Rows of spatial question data

- - -

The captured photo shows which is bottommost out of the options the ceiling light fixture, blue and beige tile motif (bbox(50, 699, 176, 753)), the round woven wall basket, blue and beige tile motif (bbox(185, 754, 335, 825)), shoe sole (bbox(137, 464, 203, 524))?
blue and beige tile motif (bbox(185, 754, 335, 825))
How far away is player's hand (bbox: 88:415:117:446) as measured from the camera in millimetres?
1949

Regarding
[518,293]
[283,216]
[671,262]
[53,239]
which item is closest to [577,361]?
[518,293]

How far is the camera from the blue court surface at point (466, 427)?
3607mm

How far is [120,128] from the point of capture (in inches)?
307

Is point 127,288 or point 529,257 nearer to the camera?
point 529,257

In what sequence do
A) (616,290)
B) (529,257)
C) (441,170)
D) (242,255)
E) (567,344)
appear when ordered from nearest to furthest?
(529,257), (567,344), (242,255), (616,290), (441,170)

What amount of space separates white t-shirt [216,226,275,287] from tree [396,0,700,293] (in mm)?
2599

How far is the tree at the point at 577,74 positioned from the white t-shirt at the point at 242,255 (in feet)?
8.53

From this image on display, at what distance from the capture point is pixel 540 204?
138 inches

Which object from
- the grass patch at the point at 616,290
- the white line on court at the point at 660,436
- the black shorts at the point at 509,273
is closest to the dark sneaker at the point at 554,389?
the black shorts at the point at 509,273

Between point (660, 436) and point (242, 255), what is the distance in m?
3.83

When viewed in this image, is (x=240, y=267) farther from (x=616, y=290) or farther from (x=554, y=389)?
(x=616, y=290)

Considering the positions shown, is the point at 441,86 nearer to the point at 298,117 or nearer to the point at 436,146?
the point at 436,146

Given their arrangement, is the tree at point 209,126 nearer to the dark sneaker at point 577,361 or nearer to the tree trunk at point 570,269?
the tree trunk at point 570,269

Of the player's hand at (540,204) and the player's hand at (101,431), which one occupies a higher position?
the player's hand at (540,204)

- - -

* **Given exercise**
Repeat word for word the lines of the records from the one containing "Of the player's" through the last line, both included.

* **Solution to the problem**
Of the player's hand at (540,204) and the player's hand at (101,431), which one occupies a higher position?
the player's hand at (540,204)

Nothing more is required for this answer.